TASK DETAILS ->
Format every line of the records below as a Markdown table with the columns "Row" and "Text," numbering each line and omitting blank ones. Leave the pictures out.

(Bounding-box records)
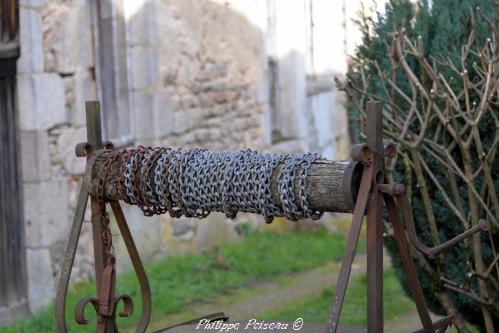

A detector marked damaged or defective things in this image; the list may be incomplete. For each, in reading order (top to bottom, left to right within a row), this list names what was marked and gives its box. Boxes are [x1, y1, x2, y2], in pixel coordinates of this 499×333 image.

rusty metal frame [55, 100, 488, 330]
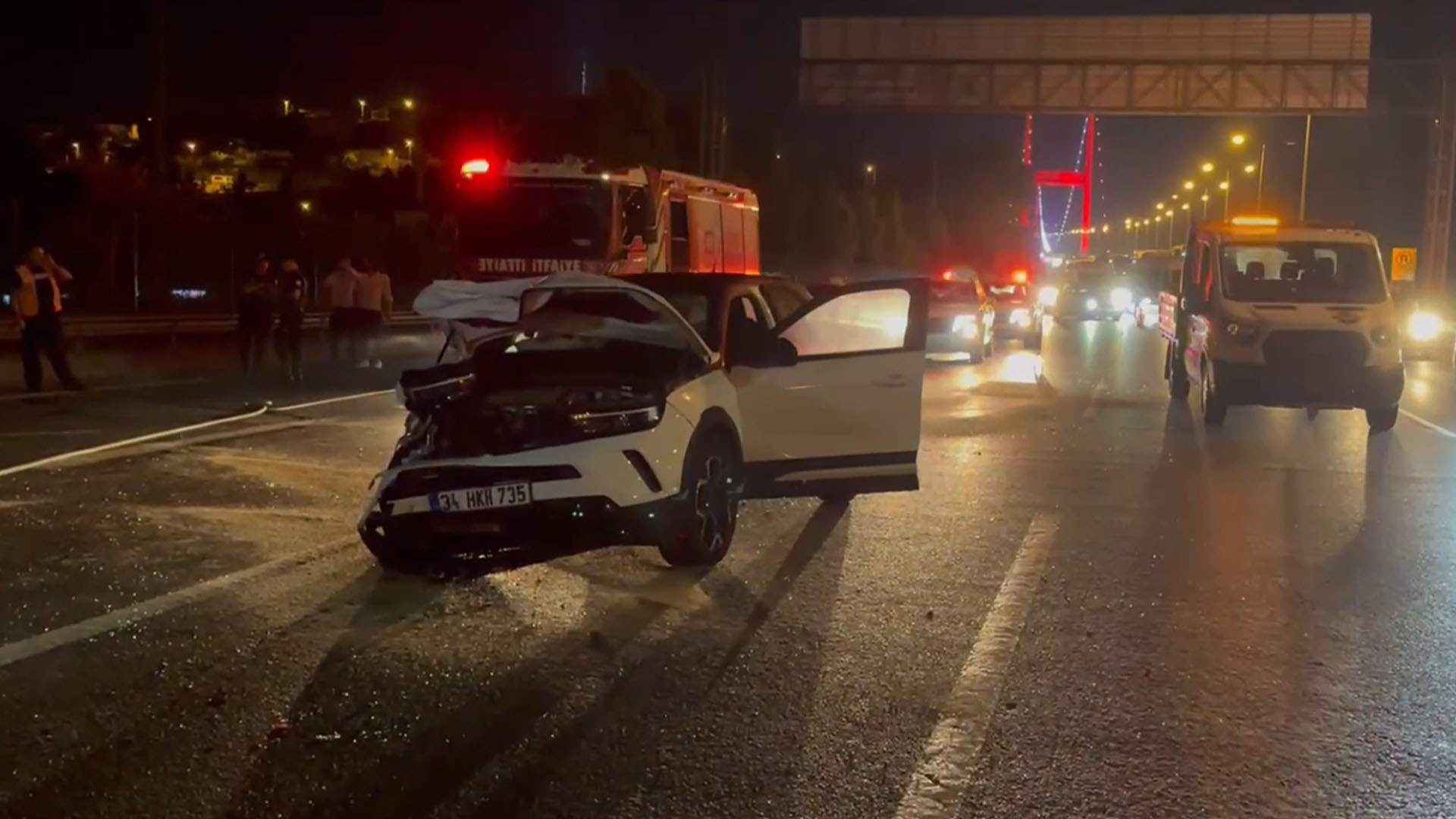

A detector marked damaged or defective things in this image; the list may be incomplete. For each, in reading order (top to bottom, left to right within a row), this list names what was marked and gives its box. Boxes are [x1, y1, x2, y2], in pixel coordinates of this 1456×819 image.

crashed white car [358, 273, 928, 570]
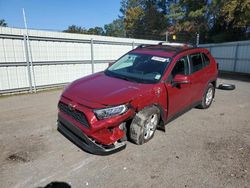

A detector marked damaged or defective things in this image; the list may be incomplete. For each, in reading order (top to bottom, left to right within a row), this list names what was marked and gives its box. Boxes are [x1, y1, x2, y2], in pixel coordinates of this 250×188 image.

crumpled hood [62, 72, 152, 107]
detached bumper piece [57, 115, 126, 155]
damaged front bumper [57, 115, 126, 155]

WRITTEN REPLY ->
| Row | Text |
|---|---|
| 1 | A detector marked damaged or defective things in this image; the list may be incomplete. For each, in reading order (top to bottom, left to right within a row), this list names what was marked and gives its box. Boxes are [x1, y1, x2, y2], in pixel coordinates of this 499×333 image. |
| 2 | rusty metal frame [55, 100, 488, 330] |
| 3 | A detector marked damaged or defective things in this image; the list may be incomplete. For each, in reading order (top to bottom, left to right within a row), this list names what was marked and gives its box. Boxes are [x1, y1, x2, y2], in pixel coordinates of this 1456×819 image. |
| 4 | crashed white car [358, 273, 928, 570] |
| 5 | A detector marked damaged or defective things in this image; the list may be incomplete. For each, in reading order (top to bottom, left to right within a row), this list names what was marked and gives its box. Boxes are [x1, y1, x2, y2], in pixel coordinates of this 250×188 image. |
| 6 | crumpled hood [62, 72, 152, 107] |
| 7 | detached bumper piece [57, 115, 126, 155] |
| 8 | damaged front bumper [57, 115, 126, 155] |